Return the entire listing below word for word, omitting the pictures.
--- START ---
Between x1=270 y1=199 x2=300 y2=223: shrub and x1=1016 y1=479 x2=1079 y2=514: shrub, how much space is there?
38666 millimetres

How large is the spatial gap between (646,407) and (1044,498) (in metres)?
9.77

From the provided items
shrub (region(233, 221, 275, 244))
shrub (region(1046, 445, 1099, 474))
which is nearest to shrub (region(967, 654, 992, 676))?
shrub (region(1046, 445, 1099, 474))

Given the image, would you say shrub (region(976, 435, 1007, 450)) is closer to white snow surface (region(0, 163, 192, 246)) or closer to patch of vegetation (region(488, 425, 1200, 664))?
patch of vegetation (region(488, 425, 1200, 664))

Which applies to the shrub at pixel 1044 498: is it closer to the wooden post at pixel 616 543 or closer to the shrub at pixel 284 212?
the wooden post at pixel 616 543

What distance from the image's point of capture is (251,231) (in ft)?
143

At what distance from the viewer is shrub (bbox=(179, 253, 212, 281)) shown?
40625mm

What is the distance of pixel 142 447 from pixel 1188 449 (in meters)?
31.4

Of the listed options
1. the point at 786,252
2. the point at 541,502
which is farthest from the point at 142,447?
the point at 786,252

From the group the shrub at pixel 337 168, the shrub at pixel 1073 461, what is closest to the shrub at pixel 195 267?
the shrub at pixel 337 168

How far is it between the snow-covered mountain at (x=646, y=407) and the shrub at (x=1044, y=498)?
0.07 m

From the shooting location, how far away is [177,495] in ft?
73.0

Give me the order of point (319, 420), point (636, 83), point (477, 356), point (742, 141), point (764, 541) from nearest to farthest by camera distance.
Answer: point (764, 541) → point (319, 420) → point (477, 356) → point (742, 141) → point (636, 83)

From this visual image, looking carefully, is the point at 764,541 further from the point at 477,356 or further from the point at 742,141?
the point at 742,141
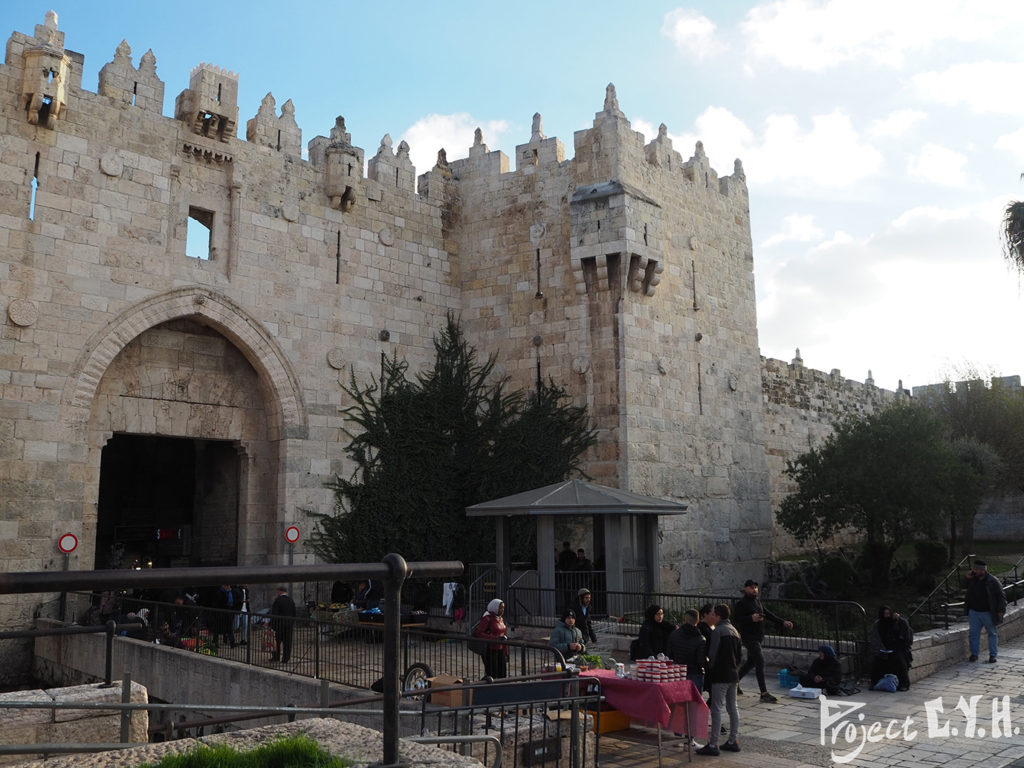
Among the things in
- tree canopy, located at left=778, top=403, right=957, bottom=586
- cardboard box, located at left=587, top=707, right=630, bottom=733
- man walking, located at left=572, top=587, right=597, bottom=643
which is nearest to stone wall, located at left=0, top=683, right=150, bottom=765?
cardboard box, located at left=587, top=707, right=630, bottom=733

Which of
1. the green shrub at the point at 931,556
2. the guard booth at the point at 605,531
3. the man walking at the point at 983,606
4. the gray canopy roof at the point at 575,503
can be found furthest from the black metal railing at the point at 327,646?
the green shrub at the point at 931,556

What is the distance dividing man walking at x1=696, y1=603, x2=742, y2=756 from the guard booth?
14.9 feet

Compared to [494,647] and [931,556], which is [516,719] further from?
[931,556]

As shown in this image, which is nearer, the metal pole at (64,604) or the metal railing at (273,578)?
the metal railing at (273,578)

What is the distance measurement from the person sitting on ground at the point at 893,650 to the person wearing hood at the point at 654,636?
2.68 m

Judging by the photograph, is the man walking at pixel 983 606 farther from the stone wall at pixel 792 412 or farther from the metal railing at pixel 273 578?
the stone wall at pixel 792 412

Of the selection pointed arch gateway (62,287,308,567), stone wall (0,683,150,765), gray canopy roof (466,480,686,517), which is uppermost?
pointed arch gateway (62,287,308,567)

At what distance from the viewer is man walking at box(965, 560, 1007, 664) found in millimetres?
10820

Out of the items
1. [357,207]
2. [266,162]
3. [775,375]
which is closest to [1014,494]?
[775,375]

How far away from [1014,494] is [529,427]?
2144 centimetres

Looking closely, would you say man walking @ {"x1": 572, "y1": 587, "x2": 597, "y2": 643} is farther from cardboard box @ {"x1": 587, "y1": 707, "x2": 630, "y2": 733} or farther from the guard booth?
--- END ---
→ **Result for this task**
Between x1=270 y1=199 x2=300 y2=223: shrub and x1=1016 y1=479 x2=1079 y2=514: shrub, how much space is there?
38666 millimetres

How large is the spatial gap between (646,407) and (1044,498) (in metres)?
9.77

From the provided items
shrub (region(233, 221, 275, 244))
shrub (region(1046, 445, 1099, 474))
which is nearest to shrub (region(967, 654, 992, 676))?
shrub (region(1046, 445, 1099, 474))

Given the image, would you say shrub (region(976, 435, 1007, 450)) is closer to white snow surface (region(0, 163, 192, 246)) or closer to patch of vegetation (region(488, 425, 1200, 664))?
patch of vegetation (region(488, 425, 1200, 664))

Which applies to the shrub at pixel 1044 498: is it closer to the wooden post at pixel 616 543 or closer to the shrub at pixel 284 212?
the wooden post at pixel 616 543

What distance from the image's point of capture is (251,231) (in ft)?
143

At what distance from the viewer is shrub (bbox=(179, 253, 212, 281)) shown?
40625mm

What is the distance of pixel 142 447 from pixel 1188 449 (in meters)?
31.4

Of the listed options
1. the point at 786,252
2. the point at 541,502
which is farthest from the point at 142,447?
the point at 786,252

From the group the shrub at pixel 337 168, the shrub at pixel 1073 461, what is closest to the shrub at pixel 195 267?
the shrub at pixel 337 168

How far is it between the snow-covered mountain at (x=646, y=407) and the shrub at (x=1044, y=498)?
0.07 m

From the shooting location, how far away is [177,495] in ft?
73.0

Give me the order of point (319, 420), point (636, 83), point (477, 356), point (742, 141), point (764, 541) from nearest to farthest by camera distance.
Answer: point (764, 541) → point (319, 420) → point (477, 356) → point (742, 141) → point (636, 83)

From this visual image, looking carefully, is the point at 764,541 further from the point at 477,356 or further from the point at 742,141?
the point at 742,141
Among the things in
- tree canopy, located at left=778, top=403, right=957, bottom=586
- cardboard box, located at left=587, top=707, right=630, bottom=733
- man walking, located at left=572, top=587, right=597, bottom=643
which is nearest to stone wall, located at left=0, top=683, right=150, bottom=765?
cardboard box, located at left=587, top=707, right=630, bottom=733

Which of
1. the green shrub at the point at 931,556
2. the guard booth at the point at 605,531
3. the man walking at the point at 983,606
4. the gray canopy roof at the point at 575,503
can be found furthest from the black metal railing at the point at 327,646?
the green shrub at the point at 931,556

What is the distance dividing man walking at x1=696, y1=603, x2=742, y2=756 from the guard booth?
14.9 feet

Compared to [494,647] and [931,556], which is [516,719] further from?
[931,556]

As shown in this image, which is nearer, the metal pole at (64,604) or the metal railing at (273,578)?
the metal railing at (273,578)

What is the distance measurement from the person sitting on ground at the point at 893,650 to the person wearing hood at the point at 654,636?
2.68 m

Judging by the photograph, is the man walking at pixel 983 606 farther from the stone wall at pixel 792 412 or farther from the metal railing at pixel 273 578?
the stone wall at pixel 792 412

Of the selection pointed arch gateway (62,287,308,567), stone wall (0,683,150,765), gray canopy roof (466,480,686,517), which is uppermost?
pointed arch gateway (62,287,308,567)

At what distance from the viewer is man walking at box(965, 560, 1007, 664) found in millimetres?
10820

Out of the items
1. [357,207]
2. [266,162]
3. [775,375]
which is closest to [1014,494]?
[775,375]

How far away from [1014,494] is [529,427]?
2144 centimetres

Looking closely, would you say man walking @ {"x1": 572, "y1": 587, "x2": 597, "y2": 643} is farther from cardboard box @ {"x1": 587, "y1": 707, "x2": 630, "y2": 733} or farther from the guard booth?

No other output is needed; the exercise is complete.